ReplicaSet Versioning is erratic, sometimes will work, sometimes will not

Issue

When trying to use ReplicaSet Versioning in order to maintain a solid backup system, an organization may run into a known issue where versioning will perform erratically and either not update the version at all or even revert the versioning number. Examplev000 > v001 > v002 > v003 > v002 > v003 Additionally, previous versions can be deleted after some time, which removes the value of having a backup.

Cause

For some of these issues, this is a cache invalidation issue which can arise in any Spinnaker or Armory version prior to 2.23.

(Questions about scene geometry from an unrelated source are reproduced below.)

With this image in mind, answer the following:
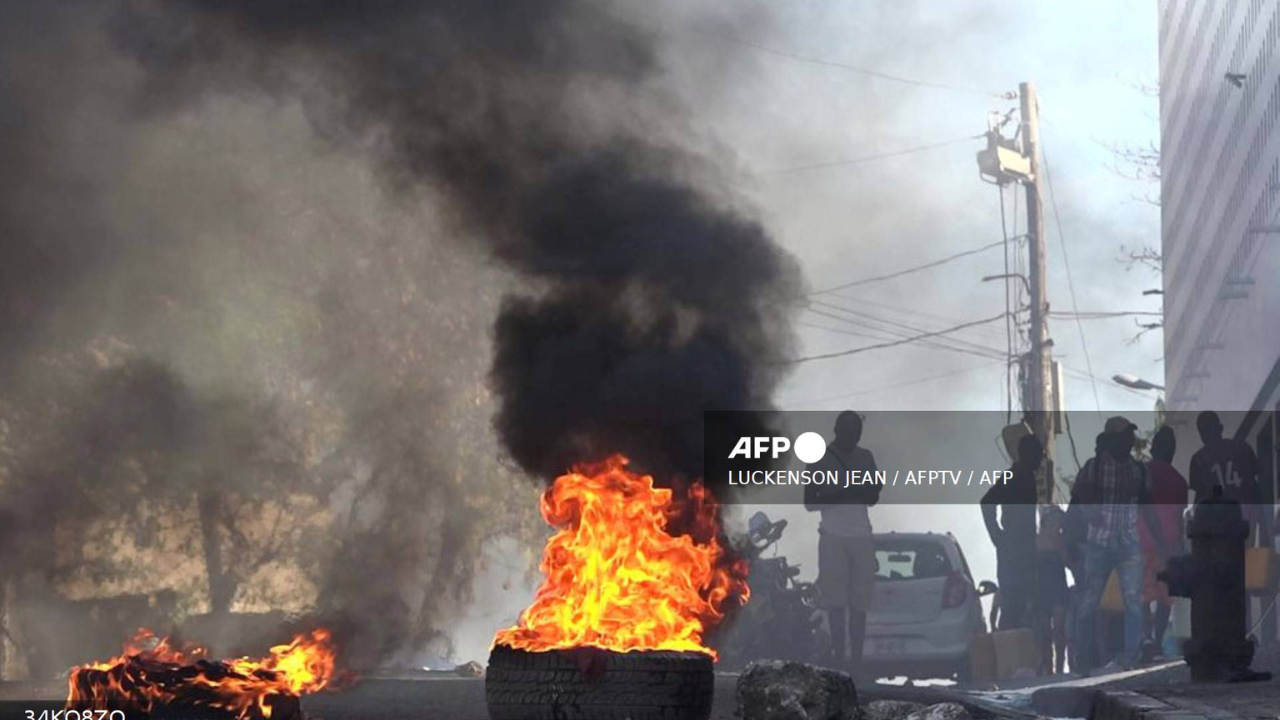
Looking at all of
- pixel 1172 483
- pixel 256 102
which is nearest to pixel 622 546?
pixel 1172 483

The difference between older versions of Spinnnaker is that live manifest calls only searches for the live manifest of what’s it is currently deploying (i.e. replicaset $APPLICATION), while 2.23.x does query all the related artifacts before evaluating runtime labels (e.g. the previous versions currently deployed to get newer version).

This can be observed in the orca logs when deploying applications, but as of version 2.23.x, live manifests calls happen in clouddriver.

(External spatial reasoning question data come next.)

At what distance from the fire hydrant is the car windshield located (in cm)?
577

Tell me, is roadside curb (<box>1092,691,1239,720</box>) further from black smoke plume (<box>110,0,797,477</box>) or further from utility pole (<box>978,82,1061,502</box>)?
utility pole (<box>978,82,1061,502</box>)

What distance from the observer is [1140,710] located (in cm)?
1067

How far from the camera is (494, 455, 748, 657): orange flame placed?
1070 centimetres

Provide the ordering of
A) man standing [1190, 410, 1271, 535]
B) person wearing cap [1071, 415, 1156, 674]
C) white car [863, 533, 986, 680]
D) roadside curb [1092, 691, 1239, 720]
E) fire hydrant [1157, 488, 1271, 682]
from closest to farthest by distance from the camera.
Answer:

This issue can be exacerbated if an organization uses a stage called Delete ReplicaSets which is done via a custom runJobManifest instead of the Spinnaker-managed Delete (Manifest) stage,

These are most likely the reasons the Spinnaker cache becomes invalid and makes versioning run incorrectly on the next pipeline call. This can be erratic, especially if wait stages are used.  If the caching agent happens to get a chance to refresh the cache before the next stage, these problems will not occur.